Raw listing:
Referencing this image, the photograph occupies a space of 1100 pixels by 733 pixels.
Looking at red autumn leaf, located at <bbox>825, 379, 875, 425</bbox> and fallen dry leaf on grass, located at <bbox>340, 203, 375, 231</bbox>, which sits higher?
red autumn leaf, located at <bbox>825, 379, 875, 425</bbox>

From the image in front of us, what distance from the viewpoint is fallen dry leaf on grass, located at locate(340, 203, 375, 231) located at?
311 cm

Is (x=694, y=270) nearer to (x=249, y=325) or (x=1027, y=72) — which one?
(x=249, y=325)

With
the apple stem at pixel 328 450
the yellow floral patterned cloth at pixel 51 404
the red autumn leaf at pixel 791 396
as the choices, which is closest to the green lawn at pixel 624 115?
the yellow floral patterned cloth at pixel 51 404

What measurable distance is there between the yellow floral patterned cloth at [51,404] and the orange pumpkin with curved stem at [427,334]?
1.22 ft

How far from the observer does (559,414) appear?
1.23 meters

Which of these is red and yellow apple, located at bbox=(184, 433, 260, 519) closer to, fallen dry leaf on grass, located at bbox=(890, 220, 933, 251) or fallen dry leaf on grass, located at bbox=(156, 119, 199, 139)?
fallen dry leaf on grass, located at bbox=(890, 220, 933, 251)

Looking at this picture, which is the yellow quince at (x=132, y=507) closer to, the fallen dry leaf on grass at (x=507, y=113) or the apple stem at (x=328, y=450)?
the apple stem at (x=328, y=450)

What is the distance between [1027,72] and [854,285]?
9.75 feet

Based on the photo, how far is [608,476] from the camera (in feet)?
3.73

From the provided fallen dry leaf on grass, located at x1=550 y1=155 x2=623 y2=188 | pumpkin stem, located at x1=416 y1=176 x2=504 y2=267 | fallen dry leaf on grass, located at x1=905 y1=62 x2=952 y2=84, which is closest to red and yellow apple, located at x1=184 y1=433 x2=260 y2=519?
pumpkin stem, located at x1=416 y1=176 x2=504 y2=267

Task instructions: Retype the lines of the listing above without any changes, beginning with the line that contains "From the provided" and continuing through the final line of the listing.

Written response:
From the provided fallen dry leaf on grass, located at x1=550 y1=155 x2=623 y2=188 | pumpkin stem, located at x1=416 y1=176 x2=504 y2=267 | fallen dry leaf on grass, located at x1=905 y1=62 x2=952 y2=84, which is closest to red and yellow apple, located at x1=184 y1=433 x2=260 y2=519?
pumpkin stem, located at x1=416 y1=176 x2=504 y2=267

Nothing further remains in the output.